Avant son départ aux États-Unis, ce restaurateur de Trélazé, habitué aux déplacements professionnels, prend ses précautions. « J’ai un forfait chez Bouygues Télécom Entreprise. Pour mon voyage, j’ai souscrit une extension de 20 Go pour l’étranger. Elle m’a coûté 15 euros », explique-t-il.
Durant les deux semaines sur place, il consulte régulièrement son suivi de consommation. « Tous les jours, je regardais. Je voyais combien de gigas étaient consommés. Tout semblait normal. »
17,4 Go consommés en 24 heures : « Je ne comprends toujours pas »
À la fin du séjour, la situation se dégrade brutalement. « À l’avant-dernier jour, l’extension de 20 Go était consommée. Jusque-là, je peux l’entendre. Mais en 24 heures, 17,4 Go ont été utilisés d’un coup. Je ne sais pas comment. »
Peu après son retour en Maine-et-Loire, la facture tombe. « On me demande 85 000 euros de hors forfait. C’est totalement aberrant. »
« Pour Bouygues, c’est de ma responsabilité »
Le restaurateur contacte immédiatement l’opérateur. « Je les ai appelés. Pour eux, c’est entièrement de ma faute. Ils me disent que c’est à moi de surveiller constamment ma consommation. »
Un argument difficile à entendre pour ce professionnel.
« Je veux bien surveiller, mais quand tout se passe en 24 heures, c’est impossible de réagir. »
Il affirme également n’avoir reçu aucune alerte. « Il existe un seuil d’alerte à 5 000 euros. Je n’ai jamais rien reçu. »
Une « solution » commerciale qui passe mal
Face à sa contestation, Bouygues Télécom Entreprise propose une alternative. « Ils m’ont expliqué que si je basculais toutes les lignes de mes salariés chez eux, j’aurais une réduction de 80 %. »
Une réduction qui ramènerait la facture à 12 000 euros, avec des mensualités proches de 500 euros par mois. « On me demande en clair de m’engager encore plus pour payer une facture que je conteste. »
Un litige qui dure depuis plusieurs mois
Le différend est ouvert depuis fin novembre – début décembre. « J’envoie des lettres recommandées, mais on me dit qu’elles ne sont pas reçues ou que ce n’est pas la bonne adresse. On me renvoie la balle. »
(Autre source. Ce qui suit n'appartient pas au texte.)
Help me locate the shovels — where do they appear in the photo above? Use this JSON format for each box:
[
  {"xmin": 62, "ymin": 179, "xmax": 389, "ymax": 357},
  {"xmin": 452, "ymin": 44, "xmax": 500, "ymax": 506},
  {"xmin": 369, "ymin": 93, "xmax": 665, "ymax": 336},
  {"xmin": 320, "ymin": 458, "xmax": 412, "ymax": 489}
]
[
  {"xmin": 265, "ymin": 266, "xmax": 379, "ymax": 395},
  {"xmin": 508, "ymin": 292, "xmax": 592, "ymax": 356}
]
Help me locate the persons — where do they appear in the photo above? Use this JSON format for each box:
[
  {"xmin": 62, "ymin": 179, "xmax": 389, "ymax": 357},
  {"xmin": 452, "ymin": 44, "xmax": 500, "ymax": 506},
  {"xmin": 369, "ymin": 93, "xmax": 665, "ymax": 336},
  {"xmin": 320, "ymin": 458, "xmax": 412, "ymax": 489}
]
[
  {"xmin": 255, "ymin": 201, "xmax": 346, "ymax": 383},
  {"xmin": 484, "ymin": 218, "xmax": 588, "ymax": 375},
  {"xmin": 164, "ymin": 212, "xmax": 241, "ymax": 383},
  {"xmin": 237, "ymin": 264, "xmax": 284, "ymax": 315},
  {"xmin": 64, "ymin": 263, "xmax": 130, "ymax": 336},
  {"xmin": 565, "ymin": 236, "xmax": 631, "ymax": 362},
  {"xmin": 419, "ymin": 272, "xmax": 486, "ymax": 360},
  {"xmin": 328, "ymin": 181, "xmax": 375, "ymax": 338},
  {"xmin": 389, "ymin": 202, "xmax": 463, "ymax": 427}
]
Aujourd’hui, le restaurateur de Trélazé est accompagné par une avocate. « Elle m’a dit que ce n’était pas normal et qu’il existait de la jurisprudence sur ce type de situation. »
« On ne devrait jamais arriver à de tels montants »
Si l’opérateur n’est pas encore officiellement informé de la procédure, le professionnel se prépare à aller plus loin. « Dans le pire des cas, mon avocate est prête à aller au contentieux. Elle a tous les éléments. »
Au-delà de son cas personnel, il souhaite alerter. « J’ai vu des articles parlant de factures à 30 000 euros. Mais 85 000 euros, c’est impensable. On ne devrait jamais pouvoir en arriver là. »
Un témoignage local qui pose à nouveau la question des forfaits professionnels à l’étranger et de la protection des consommateurs, y compris pour les entrepreneurs du Maine-et-Loire.